Friday, October 19, 2007

The James Ossuary

The much debated James Ossuary, with an inscription reading ""James, son of Joseph, brother of Jesus," has still not been conclusively ruled a fake. Although no one doubts that it dates to the time of James and Jesus, there has been some question whether or not the inscription was a forgery. However, after having been ruled a fake early on by the Israel Antiquities Authority (IAA), many experts afterward questioned this finding and believed it to be authentic.

A couple of articles at the Biblical Archaeology Society website question the earlier findings.

For example, in an article excerpted from Theology Today 52:4, entitled "The James Ossuary and Its Implications," J.A. Fitzmeyer reminds the reader that...

(a) The ossuary had been examined by scientists of the Geological Survey of Israel and also by expert curators at the Royal Ontario Museum in Toronto; neither of these teams concluded that the ossuary or its inscription was fake.
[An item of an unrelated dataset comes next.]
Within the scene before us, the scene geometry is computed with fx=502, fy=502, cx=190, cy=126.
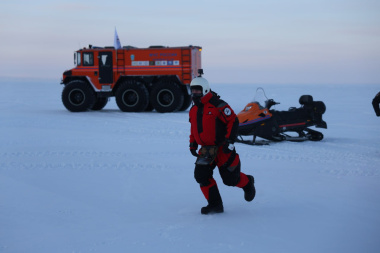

In fact, the scientists of GSI went out of their way to stress that “the patina does not contain any modern elements (such as modern pigments) and it adheres firmly to the surface. No signs of the use of a modern tool or instrument was [sic] found.” (b) The reaction of the IAA is simply the same as the attitude of most archaeologists about artifacts obtained from antiquities-dealers, as already mentioned. Only now, it has become a matter of politicized archaeology, advocated by the highest authority on antiquities in the State of Israel.

In addition, Edward J. Keall, in an article entitled "New Tests Bolster Case for Authenticity," concludes that...

The studies we [at the Royal Ontario Museum] conducted have convinced us that the ossuary and its inscription are genuinely ancient and not a modern forgery. This conclusion, of course, is consistent with the findings of leading Semitic paleographers and Aramaic linguists, as well as the Geological Survey of Israel, and contradicts those who assert that the inscription must be a forgery simply because it is "too good to be true" or because it surfaced on the antiquities market rather than having been found in a professional archaeological excavation.